» Seitenauszug:
━━━━━━━━━━
Gemeint ist mit dem Begriff "Altweibersommer" aber kein Sommerwetter für
ältere Frauen. Der Ursprung dieser Bezeichnung führt weit in die
Vergangenheit, in die germanische Mythologie. Mit weiben wurde im
Altdeutschen das Knüpfen von Spinnweben bezeichnet.
An September-Tagen mit sonnigem Wetter kühlt es sich in den klaren
Nächten stark ab, so dass in den Morgenstunden durch den Tau die
Spinnweben deutlich zu erkennen sind. Die seltsam glänzenden Fäden
(oder "Herbstfäden") glitzern im Sonnenlicht wie lange, silbergraue
Haare. Früher glaubten die Leute, so erzählen es alte Sagen, daß alte
Weiber (damals war das noch kein Schimpfwort für alte Damen) diese
"Haare" beim Kämmen verloren hätten und daß dies das Wirken der
"Nornen", der alten Schicksalsgöttinnen, die die Lebensfäden der
Menschen spinnen, war. Alten Menschen, an denen solche Spinnfäden hängen
bleiben, sollten sie Glück bringen.
━━━━━━━━━━
» Aufgabe: Schreib den Text über den Altweibersommer oben vollständig und Wort für Wort ab.

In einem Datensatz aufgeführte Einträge
━━━━━━━━━━
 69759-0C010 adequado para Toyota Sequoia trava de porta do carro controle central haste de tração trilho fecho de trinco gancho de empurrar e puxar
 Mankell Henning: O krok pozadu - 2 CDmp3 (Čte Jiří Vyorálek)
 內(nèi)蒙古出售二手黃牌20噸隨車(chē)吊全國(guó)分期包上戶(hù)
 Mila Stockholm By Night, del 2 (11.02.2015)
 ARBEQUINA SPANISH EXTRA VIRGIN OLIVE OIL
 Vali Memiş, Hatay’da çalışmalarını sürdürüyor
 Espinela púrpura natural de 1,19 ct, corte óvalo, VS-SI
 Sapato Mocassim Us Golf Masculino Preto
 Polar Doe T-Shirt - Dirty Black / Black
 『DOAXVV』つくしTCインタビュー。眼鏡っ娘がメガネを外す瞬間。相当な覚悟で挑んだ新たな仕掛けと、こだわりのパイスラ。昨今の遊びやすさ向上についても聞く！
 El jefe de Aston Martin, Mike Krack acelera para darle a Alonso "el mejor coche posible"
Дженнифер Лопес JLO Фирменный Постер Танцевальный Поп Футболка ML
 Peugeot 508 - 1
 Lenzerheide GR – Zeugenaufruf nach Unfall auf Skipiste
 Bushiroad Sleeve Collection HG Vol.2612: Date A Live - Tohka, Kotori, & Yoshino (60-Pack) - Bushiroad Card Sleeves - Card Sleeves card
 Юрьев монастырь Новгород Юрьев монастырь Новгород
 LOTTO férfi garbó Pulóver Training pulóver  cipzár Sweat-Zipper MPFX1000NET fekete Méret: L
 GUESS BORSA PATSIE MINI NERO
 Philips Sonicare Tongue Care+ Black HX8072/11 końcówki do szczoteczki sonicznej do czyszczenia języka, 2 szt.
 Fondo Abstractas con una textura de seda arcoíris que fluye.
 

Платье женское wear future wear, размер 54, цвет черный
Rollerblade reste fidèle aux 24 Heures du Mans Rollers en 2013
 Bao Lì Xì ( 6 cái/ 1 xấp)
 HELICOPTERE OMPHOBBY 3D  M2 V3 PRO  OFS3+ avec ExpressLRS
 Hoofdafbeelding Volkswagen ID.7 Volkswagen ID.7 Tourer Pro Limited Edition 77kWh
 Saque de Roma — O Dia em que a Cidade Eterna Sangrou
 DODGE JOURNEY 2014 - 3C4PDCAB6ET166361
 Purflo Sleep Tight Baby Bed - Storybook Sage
━━━━━━━━━━
» Lösung:
Gemeint ist mit dem Begriff "Altweibersommer" aber kein Sommerwetter für
ältere Frauen. Der Ursprung dieser Bezeichnung führt weit in die
Vergangenheit, in die germanische Mythologie. Mit weiben wurde im
Altdeutschen das Knüpfen von Spinnweben bezeichnet.
An September-Tagen mit sonnigem Wetter kühlt es sich in den klaren
Nächten stark ab, so dass in den Morgenstunden durch den Tau die
Spinnweben deutlich zu erkennen sind. Die seltsam glänzenden Fäden
(oder "Herbstfäden") glitzern im Sonnenlicht wie lange, silbergraue
Haare. Früher glaubten die Leute, so erzählen es alte Sagen, daß alte
Weiber (damals war das noch kein Schimpfwort für alte Damen) diese
"Haare" beim Kämmen verloren hätten und daß dies das Wirken der
"Nornen", der alten Schicksalsgöttinnen, die die Lebensfäden der
Menschen spinnen, war. Alten Menschen, an denen solche Spinnfäden hängen
bleiben, sollten sie Glück bringen.